If the new deal becomes reality, countries where the headquarters of multinational companies are located would collect a tax on the profits of their subsidiaries to ensure that profits are taxed at an effective rate of at least 15% on a country-by-country basis. For example, if the Irish subsidiary of a French multinational has an effective tax rate in Ireland of 10%, then France would collect a tax of 5% to arrive at a rate of 15%. Other countries would proceed similarly with their own multinationals.
If well implemented, a minimum tax of this kind would remove incentives for countries to offer rates lower than 15%, since these low rates would be offset by additional taxes owed in the parent country. This would alleviate some of the most extreme forms of tax competition, such as the choice by some countries to offer zero statutory rates or close to zero effective tax rates. Existing estimates suggest that about 36% of multinational profits are shifted to tax havens each year.
However, the proposed agreement on minimum taxation is also defective in several key aspects, some of which could determine whether this proposal brings us closer to a post-neoliberal world or slows that process already underway. The rate—15%—is lower than what working-class and middle-class people typically pay in high-income countries. It is also lower than the average statutory rate that corporations face in those places. There is a risk that such a low reference point might trigger an additional reduction in statutory corporate tax rates, thus reinforcing the race-to-the-bottom with corporate taxation observed since the 1980s. A higher rate (of 25%, for example) would reduce the risk of such a counterproductive outcome.
The draft agreement also includes carveouts allowing corporations with sufficient activity in low-tax countries to be exempt from the minimum tax. Multinationals would be allowed to reduce profits subject to the minimum tax by an amount equal to 5% of the value of their assets and labor costs in each country. Conceptually, a minimum tax with no substance-based carveout means that some tax rates are considered too low by the international community. A minimum tax with carveouts, by contrast, reflects a different perspective. With such a tax, a company that owns $1 billion in assets in a country with a 0% corporate tax rate, and makes $50 million in profit there, would still be subject to no tax at all. A minimum tax with carveouts for capital and employment does not address the race to the bottom in corporate taxation.
The EU Tax Observatory, an independent research lab at the Paris School of Economics I help lead, is exploring potential solutions and proposals to address these types of tax and inequality challenges. The lab conducts and disseminates research to produce publicly accessible data that advances dialogue on the future of taxation between the scientific community, civil society, and policymakers in the European Union and worldwide. As part of its research efforts to examine how global regulations could effectively prevent corporate tax evasion, the group found that the revenue potential of a minimum tax is large, but that revenues depend crucially on the rate chosen and on whether substance carveouts are allowed. In the United States, the European Union, and the main developing countries combined, a 25% minimum tax without carveout would generate almost four times more revenue than the current OECD-led proposal of 15% with carveouts: $575 billion per year, as opposed to $150 billion.

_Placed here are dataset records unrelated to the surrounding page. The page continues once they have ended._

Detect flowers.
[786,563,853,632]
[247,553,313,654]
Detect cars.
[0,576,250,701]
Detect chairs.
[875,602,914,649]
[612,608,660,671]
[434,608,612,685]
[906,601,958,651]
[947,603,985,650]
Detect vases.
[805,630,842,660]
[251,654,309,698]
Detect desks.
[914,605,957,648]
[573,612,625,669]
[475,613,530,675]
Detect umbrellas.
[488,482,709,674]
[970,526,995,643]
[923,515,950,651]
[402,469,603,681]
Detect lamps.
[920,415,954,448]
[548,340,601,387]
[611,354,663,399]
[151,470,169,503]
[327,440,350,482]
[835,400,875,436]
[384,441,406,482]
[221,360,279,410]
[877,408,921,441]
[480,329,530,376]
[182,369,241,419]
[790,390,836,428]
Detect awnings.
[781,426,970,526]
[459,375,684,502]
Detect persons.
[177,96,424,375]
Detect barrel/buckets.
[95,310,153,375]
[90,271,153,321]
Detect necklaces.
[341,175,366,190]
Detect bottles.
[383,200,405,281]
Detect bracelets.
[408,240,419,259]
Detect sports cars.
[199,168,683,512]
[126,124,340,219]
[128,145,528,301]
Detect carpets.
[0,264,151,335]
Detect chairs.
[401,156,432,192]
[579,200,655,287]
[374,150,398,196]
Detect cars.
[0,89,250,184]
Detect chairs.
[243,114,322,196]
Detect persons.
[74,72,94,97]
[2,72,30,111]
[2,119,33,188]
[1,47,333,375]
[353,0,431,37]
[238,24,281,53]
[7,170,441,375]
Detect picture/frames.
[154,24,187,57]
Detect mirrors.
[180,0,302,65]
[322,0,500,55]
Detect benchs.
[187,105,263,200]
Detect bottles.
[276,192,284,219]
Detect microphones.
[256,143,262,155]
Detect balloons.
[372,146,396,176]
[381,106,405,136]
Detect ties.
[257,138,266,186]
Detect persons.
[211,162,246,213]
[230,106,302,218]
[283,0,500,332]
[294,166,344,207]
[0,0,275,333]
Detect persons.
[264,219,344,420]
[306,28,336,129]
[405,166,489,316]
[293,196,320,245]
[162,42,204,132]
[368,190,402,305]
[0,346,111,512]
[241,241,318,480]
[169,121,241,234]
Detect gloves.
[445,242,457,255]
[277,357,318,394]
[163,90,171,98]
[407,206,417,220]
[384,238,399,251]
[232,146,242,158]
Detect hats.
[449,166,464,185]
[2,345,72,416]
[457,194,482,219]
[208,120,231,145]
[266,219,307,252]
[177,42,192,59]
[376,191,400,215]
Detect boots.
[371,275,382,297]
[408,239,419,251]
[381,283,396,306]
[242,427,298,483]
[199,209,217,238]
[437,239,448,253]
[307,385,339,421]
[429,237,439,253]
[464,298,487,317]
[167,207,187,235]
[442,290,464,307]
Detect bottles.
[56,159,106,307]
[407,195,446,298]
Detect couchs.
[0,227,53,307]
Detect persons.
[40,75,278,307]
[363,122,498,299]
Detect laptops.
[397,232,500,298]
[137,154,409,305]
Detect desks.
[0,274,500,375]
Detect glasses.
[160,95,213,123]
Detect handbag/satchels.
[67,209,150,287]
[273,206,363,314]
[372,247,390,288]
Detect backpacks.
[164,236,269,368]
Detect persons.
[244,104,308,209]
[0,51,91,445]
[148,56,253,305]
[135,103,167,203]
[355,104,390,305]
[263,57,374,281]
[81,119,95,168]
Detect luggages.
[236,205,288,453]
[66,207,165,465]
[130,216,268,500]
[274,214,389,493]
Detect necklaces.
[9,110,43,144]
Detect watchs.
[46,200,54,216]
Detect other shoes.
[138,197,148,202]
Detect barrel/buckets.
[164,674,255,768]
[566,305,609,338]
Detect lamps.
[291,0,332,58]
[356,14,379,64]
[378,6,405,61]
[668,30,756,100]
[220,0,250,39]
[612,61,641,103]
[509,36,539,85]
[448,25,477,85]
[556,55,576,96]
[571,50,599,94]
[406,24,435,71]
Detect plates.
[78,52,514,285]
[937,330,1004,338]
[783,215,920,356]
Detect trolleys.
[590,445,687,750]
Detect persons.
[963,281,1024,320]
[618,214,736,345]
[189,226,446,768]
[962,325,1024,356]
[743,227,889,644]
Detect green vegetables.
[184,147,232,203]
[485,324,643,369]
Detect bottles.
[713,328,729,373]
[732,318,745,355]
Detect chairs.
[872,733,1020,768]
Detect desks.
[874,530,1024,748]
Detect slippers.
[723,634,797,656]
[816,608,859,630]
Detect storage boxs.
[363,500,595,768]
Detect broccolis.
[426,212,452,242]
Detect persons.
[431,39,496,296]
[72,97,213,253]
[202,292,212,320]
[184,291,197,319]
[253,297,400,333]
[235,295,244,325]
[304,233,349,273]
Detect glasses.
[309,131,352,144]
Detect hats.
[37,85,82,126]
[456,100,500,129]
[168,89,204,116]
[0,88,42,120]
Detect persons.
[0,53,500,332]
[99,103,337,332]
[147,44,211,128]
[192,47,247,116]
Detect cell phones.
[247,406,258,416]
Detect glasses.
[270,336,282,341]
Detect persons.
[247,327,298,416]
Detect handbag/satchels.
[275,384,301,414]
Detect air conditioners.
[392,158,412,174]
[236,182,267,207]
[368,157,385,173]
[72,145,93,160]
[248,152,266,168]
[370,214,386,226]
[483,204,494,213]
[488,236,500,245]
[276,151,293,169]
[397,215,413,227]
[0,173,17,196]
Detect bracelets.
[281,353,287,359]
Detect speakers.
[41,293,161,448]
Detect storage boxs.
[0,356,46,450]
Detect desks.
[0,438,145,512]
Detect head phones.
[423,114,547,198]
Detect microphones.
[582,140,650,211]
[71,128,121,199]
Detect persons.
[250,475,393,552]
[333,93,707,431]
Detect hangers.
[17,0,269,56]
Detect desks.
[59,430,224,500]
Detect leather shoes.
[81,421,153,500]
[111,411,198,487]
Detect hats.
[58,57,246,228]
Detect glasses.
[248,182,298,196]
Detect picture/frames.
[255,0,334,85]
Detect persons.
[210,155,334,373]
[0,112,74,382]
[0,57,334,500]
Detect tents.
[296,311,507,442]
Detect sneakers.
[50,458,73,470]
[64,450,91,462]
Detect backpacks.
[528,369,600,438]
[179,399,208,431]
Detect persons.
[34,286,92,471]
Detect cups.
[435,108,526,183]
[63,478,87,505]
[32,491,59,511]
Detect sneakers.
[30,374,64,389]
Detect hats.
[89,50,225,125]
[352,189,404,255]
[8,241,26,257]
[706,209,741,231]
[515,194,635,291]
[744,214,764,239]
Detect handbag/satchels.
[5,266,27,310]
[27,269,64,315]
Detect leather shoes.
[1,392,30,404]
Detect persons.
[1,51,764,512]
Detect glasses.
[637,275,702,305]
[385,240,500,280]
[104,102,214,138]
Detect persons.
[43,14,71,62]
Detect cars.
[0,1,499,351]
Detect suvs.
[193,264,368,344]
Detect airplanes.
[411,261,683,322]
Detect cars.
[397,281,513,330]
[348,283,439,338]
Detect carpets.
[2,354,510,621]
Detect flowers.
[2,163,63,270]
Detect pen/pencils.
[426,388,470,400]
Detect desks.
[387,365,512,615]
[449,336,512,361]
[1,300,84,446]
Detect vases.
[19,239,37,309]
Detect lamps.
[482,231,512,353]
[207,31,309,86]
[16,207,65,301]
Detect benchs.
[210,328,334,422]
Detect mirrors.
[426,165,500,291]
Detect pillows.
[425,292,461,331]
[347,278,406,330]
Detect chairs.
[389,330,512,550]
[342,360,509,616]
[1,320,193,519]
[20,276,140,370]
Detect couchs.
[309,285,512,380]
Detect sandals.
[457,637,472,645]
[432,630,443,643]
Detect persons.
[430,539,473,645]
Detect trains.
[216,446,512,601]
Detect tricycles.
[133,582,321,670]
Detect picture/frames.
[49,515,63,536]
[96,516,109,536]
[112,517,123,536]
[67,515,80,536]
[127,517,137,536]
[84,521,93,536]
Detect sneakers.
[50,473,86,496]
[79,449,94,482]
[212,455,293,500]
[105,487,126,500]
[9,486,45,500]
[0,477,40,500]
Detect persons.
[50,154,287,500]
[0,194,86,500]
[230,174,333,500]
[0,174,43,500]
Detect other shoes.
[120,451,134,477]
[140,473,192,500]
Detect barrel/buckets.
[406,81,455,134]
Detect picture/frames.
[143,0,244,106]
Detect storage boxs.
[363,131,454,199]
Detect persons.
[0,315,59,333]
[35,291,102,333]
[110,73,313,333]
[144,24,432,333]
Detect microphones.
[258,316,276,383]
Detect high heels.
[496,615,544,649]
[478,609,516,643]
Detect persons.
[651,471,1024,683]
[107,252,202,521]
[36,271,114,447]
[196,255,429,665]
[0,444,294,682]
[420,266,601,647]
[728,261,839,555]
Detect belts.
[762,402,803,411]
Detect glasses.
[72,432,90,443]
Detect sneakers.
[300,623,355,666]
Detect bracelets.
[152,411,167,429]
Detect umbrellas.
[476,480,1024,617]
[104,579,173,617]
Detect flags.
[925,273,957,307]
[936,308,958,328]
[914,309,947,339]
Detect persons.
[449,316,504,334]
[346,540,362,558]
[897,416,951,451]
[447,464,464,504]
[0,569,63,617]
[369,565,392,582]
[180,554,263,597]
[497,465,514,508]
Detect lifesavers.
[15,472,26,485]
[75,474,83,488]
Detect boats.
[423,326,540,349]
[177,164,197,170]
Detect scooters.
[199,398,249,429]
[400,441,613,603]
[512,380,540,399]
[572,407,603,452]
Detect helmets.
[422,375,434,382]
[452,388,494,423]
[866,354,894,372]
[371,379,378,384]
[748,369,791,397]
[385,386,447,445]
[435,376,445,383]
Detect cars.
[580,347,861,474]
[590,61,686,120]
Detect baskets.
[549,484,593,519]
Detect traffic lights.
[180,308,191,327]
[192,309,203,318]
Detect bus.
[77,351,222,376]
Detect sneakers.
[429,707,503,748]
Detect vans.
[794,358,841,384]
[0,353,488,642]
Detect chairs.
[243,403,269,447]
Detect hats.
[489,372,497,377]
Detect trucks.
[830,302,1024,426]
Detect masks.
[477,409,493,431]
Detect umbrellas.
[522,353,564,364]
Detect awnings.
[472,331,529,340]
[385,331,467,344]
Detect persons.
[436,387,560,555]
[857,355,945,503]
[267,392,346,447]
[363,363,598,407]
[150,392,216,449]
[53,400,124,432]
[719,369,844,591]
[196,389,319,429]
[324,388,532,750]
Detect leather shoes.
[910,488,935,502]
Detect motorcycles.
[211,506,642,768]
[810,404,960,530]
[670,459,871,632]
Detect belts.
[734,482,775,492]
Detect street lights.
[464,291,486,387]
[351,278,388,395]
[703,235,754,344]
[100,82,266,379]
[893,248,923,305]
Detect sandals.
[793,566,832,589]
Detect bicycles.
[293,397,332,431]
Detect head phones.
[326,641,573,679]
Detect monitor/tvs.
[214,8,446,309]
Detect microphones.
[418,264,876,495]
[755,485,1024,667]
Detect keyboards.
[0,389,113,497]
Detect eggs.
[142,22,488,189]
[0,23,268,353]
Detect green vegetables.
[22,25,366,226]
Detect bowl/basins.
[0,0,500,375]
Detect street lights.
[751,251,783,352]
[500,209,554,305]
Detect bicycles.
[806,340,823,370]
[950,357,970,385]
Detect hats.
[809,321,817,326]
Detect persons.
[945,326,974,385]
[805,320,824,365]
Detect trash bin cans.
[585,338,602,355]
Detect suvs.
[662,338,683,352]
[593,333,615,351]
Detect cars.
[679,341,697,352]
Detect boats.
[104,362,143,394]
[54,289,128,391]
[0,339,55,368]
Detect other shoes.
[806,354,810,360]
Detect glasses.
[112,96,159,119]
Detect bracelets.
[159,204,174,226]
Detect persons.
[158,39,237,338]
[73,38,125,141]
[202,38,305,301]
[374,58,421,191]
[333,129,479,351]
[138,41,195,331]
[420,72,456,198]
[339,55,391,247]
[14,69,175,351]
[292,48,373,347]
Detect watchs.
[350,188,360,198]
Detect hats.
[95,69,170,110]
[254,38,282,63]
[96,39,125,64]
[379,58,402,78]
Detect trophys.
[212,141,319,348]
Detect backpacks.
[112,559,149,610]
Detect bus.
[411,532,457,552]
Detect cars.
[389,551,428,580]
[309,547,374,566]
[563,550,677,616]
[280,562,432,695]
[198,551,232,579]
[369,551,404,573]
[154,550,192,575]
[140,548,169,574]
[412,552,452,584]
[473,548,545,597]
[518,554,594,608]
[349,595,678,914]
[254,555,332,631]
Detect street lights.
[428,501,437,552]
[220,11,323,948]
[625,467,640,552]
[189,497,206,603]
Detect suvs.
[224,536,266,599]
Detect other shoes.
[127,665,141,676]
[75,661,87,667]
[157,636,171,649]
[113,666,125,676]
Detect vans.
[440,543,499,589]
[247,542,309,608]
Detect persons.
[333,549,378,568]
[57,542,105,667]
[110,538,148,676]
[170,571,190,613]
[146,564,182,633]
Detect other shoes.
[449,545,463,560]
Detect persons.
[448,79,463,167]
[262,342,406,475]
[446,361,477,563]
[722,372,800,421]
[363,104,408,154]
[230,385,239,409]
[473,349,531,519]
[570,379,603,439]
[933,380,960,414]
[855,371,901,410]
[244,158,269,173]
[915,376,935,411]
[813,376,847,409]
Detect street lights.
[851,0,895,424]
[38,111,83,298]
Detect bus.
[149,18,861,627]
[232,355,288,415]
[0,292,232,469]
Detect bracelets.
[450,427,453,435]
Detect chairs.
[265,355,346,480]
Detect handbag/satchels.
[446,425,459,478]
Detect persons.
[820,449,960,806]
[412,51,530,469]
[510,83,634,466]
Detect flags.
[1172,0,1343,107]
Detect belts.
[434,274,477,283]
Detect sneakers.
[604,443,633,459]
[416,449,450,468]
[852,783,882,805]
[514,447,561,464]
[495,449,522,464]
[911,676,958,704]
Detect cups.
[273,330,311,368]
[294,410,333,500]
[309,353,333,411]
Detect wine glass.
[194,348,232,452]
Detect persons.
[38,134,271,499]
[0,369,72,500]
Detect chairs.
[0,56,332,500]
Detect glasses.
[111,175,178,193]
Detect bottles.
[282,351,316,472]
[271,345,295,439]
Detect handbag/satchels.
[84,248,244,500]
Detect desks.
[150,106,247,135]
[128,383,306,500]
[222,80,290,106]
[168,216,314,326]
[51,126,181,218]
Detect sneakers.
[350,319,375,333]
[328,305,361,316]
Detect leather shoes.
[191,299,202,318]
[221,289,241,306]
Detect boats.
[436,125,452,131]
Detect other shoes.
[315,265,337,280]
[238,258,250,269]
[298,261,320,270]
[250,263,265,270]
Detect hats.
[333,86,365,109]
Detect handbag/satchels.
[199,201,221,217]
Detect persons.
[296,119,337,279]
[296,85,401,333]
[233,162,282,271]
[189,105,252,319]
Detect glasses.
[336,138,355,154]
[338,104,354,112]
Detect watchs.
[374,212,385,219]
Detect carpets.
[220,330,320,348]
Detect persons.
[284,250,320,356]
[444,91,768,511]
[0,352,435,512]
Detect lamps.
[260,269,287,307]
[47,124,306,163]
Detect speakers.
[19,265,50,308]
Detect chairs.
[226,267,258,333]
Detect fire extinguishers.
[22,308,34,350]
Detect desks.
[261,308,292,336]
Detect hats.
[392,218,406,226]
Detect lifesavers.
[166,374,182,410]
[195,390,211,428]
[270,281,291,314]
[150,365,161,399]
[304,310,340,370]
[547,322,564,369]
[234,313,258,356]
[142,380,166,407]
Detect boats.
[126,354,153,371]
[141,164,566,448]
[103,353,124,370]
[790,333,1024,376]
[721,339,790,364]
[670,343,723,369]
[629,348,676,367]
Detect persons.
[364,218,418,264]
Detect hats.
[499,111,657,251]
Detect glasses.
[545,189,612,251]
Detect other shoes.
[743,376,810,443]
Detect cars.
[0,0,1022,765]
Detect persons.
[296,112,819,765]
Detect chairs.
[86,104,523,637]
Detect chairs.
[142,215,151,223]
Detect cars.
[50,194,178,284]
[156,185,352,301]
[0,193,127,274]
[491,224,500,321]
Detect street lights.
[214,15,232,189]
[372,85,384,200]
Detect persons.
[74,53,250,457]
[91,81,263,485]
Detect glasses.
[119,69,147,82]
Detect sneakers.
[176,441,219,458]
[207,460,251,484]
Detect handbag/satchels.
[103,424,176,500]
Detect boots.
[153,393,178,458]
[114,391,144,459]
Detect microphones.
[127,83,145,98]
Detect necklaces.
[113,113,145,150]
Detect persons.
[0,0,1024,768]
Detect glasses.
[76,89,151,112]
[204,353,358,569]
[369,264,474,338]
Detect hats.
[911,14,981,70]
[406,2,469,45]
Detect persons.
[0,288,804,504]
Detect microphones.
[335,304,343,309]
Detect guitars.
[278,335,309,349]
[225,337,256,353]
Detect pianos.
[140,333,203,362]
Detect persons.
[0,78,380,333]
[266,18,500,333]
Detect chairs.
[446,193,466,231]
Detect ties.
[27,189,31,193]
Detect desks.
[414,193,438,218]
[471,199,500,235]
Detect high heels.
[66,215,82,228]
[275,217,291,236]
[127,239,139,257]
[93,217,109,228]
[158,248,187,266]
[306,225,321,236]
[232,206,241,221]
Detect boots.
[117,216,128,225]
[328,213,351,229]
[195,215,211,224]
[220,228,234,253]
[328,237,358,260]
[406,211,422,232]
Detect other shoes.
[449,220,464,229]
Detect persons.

Big multinational companies—and their shareholders—have been the main winners from globalization: their profits have boomed thanks to the ever-closer integration of world markets. With the rise of their activity, so too have their power and influence increased. For some of the largest multinationals, this power now rivals that of nation-states. These disproportionate gains demonstrate a clear shortcoming of neoliberalism’s approach to unfettered, globalized growth: instead of producing conditions in which everyone wins, a select few are able to amass more profit and more power while paying less in taxes than the average worker. And although the June 2021 minimum tax agreement attempts to establish a new economic order, its blindspots won’t sufficiently curb corporate tax evasion and actually puts us at risk of making the problem worse.
Thus, asking multinational firms to pay $150 billion more in taxes annually when they could pay $575 billion more (with a rate, 25%, which would remain low in a historical perspective) is a political choice, and one that needs to be democratically and transparently debated.